Agents move around Smallville as one would in a simple video game, entering and leaving buildings, navigating its map, and approaching other agents. Agent movements are directed by the generative agent architecture and the sandbox game engine: when the model dictates that the agent will move to a location, we calculate a walking path to the destination in the Smallville environment and the agent begins moving. In addition, users can also enter the sandbox world of Smallville as an agent operating within it. The agent that the user embodies can be an agent already present in the world, such as Isabella and John, or it can be an outside visitor with no prior history in Smallville. The inhabitants of Smallville will treat the user-controlled agent no differently than they treat each other. They recognize its presence, initiate interactions, and remember its behavior before forming opinions about it.

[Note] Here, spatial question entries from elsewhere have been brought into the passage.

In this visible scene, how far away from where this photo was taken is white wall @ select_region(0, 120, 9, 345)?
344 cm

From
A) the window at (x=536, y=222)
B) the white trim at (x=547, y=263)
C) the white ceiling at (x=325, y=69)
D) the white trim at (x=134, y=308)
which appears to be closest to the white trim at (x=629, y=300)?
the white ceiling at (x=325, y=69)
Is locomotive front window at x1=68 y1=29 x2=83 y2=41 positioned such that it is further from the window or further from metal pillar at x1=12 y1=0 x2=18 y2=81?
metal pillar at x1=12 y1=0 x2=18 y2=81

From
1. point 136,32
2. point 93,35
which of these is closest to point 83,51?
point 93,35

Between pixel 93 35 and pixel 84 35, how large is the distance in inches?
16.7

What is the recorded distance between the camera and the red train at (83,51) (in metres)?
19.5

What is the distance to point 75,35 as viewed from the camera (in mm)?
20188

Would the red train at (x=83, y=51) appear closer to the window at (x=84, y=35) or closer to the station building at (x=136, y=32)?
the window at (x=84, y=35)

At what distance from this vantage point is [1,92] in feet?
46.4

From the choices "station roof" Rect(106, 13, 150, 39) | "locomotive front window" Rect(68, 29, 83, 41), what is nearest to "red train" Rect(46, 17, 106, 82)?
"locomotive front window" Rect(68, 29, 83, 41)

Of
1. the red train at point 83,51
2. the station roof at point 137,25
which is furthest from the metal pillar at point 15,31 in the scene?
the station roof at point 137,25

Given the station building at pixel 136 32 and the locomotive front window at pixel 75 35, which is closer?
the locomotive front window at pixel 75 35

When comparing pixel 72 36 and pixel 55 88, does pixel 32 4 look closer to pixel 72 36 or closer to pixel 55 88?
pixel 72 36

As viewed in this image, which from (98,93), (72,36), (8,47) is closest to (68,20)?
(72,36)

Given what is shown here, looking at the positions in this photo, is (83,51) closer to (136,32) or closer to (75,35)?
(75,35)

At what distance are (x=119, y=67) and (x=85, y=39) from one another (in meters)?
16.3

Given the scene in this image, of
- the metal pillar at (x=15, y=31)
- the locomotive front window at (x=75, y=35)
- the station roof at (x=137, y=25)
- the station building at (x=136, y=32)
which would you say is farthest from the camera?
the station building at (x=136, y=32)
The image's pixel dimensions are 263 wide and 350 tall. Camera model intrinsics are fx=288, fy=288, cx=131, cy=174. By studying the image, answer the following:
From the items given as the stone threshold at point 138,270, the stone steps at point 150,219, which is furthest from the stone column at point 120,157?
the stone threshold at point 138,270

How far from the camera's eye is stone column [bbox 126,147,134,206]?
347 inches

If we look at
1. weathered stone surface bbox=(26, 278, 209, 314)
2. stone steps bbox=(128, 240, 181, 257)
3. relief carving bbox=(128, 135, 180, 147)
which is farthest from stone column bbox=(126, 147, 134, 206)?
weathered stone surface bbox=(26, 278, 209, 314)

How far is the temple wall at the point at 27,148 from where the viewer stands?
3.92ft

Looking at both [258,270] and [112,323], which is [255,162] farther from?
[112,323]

Users and agents can influence the state of the objects in this world, much like in sandbox games such as The Sims. For example, a bed can be occupied when an agent is sleeping, and a refrigerator can be empty when an agent uses up the ingredients to make breakfast. End users can also reshape an agent’s environment in Smallville by rewriting the status of objects surrounding the agent in natural language. For instance, when Isabella is making breakfast in the morning, the user can change the status of the kitchen stove from “turned on” to “burning” by inputting a command to the system that chooses the object and illustrates its new status, like this: “<Isabella’s apartment: kitchen: stove> is burning.” Isabella will notice this in the next moment and go to turn off the stove and remake her breakfast. Likewise, if the user sets the status of Isabella’s shower to “leaking water” when she enters the bathroom, she gathers tools from her living room and try to fix the leak.

3.3 Example “Day in the Life”

Starting from the single-paragraph description, agents begin plan their days. As time passes in the sandbox world, their behaviors evolve as these agents interact with each other and the world, build memories and relationships, and coordinate joint activities.

We demonstrate the behavior of generative agents by tracing the output of our system over the course of one day for the agent John Lin (Figure 3). In the Lin family, John is the first to wake up at 7 a.m. He brushes his teeth, takes a shower, gets dressed, eats breakfast, and checks the news at the dining table in the living room. At 8 a.m., Eddy follows suit, rushing out of bed to prepare for his classes. He catches up with John just as he is about to head out:

John: Good morning Eddy. Did you sleep well?

Eddy: Good morning dad. Yeah, I slept great.

John: That’s good. What are you working on today?

Eddy: I’m working on a new music composition for my class. It’s due this week, so I’m trying to get it finished. But I’m having so much fun with it!

John: That sounds great!

Soon after Eddy heads out, Mei wakes up and joins John. Mei asks about her son, and John recalls the conversation that they just had:

Mei: Did Eddy already leave for school?

John: Yes, he just left. He’s working on a music composition for his class.

Mei: Oh, that’s wonderful! Tell me about it.

John: I think he’s really enjoying it! He said he’s having a lot of fun with it.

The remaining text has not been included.